> [What the exercise asks] Can you give the entries from the line containing "In what order" through the end of the entries as a Markdown table with the columns Row and Line, one numbered row per line and blank lines left out?

> [Data for processing]
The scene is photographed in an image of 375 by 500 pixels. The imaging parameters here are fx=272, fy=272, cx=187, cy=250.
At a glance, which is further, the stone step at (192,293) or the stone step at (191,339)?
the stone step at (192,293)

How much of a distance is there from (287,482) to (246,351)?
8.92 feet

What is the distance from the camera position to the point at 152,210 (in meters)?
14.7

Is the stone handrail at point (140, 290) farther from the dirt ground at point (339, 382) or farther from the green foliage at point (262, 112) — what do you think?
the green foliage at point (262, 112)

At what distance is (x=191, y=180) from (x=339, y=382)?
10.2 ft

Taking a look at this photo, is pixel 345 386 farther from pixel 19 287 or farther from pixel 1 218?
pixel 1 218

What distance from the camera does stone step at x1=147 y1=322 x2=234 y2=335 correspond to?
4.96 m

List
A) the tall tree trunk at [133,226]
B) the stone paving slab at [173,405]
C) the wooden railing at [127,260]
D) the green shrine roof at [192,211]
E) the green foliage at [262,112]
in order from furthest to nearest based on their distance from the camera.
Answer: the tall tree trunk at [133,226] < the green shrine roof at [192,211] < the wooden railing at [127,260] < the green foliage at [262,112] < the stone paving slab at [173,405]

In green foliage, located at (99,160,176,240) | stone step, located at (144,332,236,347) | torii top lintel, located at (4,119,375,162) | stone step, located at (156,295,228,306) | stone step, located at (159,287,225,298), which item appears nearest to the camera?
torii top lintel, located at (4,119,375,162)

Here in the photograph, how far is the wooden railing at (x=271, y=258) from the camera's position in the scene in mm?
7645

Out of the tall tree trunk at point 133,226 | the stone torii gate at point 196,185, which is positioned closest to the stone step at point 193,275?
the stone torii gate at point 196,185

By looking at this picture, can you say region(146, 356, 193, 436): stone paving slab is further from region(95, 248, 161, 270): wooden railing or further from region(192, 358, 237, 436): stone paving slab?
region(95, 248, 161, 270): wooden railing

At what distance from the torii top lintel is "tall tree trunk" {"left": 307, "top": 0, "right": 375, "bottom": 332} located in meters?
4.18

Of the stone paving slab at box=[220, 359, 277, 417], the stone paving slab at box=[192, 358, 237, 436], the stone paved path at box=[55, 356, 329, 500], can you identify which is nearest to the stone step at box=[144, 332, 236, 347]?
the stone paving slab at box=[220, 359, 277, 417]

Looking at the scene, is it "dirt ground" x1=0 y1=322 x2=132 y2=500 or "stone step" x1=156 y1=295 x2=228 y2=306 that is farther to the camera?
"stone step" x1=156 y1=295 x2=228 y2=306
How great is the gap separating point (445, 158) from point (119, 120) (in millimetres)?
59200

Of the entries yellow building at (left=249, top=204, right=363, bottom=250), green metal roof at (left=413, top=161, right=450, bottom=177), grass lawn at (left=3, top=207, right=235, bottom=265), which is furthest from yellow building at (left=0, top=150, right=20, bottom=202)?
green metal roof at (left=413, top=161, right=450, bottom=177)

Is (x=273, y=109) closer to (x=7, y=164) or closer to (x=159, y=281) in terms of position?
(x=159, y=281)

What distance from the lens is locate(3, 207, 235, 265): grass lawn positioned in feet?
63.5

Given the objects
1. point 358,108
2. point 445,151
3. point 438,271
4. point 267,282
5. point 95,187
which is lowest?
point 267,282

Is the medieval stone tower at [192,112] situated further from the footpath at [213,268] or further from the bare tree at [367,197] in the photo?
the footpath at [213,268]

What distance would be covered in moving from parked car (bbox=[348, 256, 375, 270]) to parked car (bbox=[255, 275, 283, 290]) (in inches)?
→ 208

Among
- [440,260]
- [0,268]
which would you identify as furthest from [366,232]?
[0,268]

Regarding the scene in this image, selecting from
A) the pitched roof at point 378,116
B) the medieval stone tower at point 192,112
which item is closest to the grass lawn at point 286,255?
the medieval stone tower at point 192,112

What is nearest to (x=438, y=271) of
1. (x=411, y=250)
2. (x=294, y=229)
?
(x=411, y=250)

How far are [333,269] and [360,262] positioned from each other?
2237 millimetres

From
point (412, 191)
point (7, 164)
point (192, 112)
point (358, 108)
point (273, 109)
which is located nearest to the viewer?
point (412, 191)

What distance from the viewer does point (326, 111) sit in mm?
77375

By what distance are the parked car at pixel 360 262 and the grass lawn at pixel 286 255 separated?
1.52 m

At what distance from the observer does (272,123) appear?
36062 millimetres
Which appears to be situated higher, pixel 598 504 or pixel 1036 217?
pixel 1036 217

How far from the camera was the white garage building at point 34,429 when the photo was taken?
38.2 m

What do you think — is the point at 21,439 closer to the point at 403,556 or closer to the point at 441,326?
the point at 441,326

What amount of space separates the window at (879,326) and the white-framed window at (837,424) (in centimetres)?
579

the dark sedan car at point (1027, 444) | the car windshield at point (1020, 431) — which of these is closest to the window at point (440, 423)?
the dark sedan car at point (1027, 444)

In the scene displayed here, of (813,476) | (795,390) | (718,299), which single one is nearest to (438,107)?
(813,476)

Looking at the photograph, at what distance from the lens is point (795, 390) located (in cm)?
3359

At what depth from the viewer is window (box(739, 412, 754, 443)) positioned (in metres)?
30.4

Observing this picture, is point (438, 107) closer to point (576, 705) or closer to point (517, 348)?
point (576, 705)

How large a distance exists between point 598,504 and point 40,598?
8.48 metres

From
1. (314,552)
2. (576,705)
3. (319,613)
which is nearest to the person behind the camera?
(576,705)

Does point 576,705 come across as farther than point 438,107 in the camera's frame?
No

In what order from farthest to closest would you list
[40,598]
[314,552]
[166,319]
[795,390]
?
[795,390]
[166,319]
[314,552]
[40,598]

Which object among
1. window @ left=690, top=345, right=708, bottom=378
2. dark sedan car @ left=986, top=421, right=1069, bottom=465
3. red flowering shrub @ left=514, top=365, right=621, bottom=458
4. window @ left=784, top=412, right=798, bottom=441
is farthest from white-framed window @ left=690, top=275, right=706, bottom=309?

> [Task output]
| Row | Line |
|---|---|
| 1 | In what order from farthest to closest would you list |
| 2 | [40,598] |
| 3 | [314,552] |
| 4 | [166,319] |
| 5 | [795,390] |
| 6 | ? |
| 7 | [795,390] |
| 8 | [166,319] |
| 9 | [314,552] |
| 10 | [40,598] |
| 11 | Which object among |
| 12 | 1. window @ left=690, top=345, right=708, bottom=378 |
| 13 | 2. dark sedan car @ left=986, top=421, right=1069, bottom=465 |
| 14 | 3. red flowering shrub @ left=514, top=365, right=621, bottom=458 |
| 15 | 4. window @ left=784, top=412, right=798, bottom=441 |
| 16 | is farthest from white-framed window @ left=690, top=275, right=706, bottom=309? |